[Saved entries]
-*-

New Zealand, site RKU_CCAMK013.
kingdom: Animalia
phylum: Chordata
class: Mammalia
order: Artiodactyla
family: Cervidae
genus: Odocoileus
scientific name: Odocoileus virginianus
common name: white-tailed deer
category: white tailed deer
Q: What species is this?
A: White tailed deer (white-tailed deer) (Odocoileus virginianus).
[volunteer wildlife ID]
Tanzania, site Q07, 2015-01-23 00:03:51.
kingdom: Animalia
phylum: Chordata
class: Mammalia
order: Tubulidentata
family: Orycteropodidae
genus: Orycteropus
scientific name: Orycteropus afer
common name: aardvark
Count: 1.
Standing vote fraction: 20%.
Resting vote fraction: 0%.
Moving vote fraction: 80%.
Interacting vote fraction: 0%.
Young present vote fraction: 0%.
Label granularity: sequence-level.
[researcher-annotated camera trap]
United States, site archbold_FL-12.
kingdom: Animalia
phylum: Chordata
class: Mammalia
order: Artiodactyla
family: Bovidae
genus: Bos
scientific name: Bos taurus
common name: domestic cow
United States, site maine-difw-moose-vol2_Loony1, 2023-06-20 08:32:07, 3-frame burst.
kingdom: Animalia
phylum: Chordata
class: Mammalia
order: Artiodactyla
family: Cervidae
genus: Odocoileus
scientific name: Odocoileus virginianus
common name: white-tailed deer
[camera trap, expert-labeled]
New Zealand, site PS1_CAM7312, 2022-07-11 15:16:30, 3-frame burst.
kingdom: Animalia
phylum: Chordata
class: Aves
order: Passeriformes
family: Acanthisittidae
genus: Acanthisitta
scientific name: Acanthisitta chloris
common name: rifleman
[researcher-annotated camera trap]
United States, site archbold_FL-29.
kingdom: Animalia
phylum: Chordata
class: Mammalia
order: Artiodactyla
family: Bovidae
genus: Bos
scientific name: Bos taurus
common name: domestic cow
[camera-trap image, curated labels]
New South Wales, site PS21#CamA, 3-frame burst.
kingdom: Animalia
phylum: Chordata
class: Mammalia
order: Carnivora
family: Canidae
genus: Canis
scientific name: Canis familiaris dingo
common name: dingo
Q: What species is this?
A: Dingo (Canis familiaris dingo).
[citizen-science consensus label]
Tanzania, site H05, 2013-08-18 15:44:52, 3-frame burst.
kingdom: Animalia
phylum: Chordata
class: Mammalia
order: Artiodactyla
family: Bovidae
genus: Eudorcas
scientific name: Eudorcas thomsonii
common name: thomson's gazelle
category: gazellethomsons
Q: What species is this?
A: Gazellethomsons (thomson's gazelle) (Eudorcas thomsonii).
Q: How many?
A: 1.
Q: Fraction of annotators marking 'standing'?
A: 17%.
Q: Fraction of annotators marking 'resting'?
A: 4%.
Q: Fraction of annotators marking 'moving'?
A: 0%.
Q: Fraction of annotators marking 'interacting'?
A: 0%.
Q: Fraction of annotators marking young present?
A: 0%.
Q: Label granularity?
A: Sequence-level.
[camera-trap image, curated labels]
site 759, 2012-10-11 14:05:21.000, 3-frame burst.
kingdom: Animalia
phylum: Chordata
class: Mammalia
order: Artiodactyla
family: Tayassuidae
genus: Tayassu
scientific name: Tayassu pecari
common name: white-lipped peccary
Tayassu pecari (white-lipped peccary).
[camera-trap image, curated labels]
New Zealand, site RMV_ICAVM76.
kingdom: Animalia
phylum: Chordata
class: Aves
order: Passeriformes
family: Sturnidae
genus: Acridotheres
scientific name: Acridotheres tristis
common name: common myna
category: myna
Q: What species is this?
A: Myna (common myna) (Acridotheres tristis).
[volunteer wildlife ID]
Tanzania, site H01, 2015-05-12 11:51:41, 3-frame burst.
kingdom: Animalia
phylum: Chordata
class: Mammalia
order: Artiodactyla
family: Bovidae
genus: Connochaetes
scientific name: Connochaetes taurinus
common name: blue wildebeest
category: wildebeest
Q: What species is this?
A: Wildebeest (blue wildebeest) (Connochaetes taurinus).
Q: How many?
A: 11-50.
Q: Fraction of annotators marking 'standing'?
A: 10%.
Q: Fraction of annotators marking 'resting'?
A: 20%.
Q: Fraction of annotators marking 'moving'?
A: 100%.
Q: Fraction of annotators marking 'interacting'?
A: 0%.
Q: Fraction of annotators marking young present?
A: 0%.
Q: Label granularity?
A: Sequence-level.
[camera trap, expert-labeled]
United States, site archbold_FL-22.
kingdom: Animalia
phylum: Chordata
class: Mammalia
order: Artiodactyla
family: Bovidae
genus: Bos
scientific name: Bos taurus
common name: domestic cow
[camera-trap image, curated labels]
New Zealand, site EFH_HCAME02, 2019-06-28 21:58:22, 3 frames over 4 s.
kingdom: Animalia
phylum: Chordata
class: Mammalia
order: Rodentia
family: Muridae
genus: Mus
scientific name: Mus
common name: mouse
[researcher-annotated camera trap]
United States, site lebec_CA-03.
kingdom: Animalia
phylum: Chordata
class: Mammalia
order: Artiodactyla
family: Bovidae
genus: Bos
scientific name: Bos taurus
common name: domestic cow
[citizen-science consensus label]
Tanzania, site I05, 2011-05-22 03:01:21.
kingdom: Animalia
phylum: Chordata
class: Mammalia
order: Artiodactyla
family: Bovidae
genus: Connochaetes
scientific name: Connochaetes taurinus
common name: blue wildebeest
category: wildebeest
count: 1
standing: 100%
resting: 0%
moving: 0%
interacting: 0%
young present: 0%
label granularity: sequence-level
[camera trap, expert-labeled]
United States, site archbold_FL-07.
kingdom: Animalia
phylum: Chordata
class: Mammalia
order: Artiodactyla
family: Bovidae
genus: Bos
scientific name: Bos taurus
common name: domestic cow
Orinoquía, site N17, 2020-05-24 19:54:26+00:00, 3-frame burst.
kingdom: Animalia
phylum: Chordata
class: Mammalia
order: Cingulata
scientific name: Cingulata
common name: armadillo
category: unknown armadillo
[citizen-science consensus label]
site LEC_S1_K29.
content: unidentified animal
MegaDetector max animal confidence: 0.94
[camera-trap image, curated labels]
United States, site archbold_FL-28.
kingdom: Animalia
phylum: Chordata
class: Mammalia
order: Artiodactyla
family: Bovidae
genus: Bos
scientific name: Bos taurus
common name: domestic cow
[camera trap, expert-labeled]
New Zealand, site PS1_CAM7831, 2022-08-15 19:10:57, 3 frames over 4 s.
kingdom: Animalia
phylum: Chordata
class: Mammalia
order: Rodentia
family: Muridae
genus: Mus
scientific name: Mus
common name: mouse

-*-

### Work to complete
Only lines with the word "burst" are wanted; pull each of them from the records.

### Output for this task
United States, site maine-difw-moose-vol2_Loony1, 2023-06-20 08:32:07, 3-frame burst.
New Zealand, site PS1_CAM7312, 2022-07-11 15:16:30, 3-frame burst.
New South Wales, site PS21#CamA, 3-frame burst.
Tanzania, site H05, 2013-08-18 15:44:52, 3-frame burst.
site 759, 2012-10-11 14:05:21.000, 3-frame burst.
Tanzania, site H01, 2015-05-12 11:51:41, 3-frame burst.
Orinoquía, site N17, 2020-05-24 19:54:26+00:00, 3-frame burst.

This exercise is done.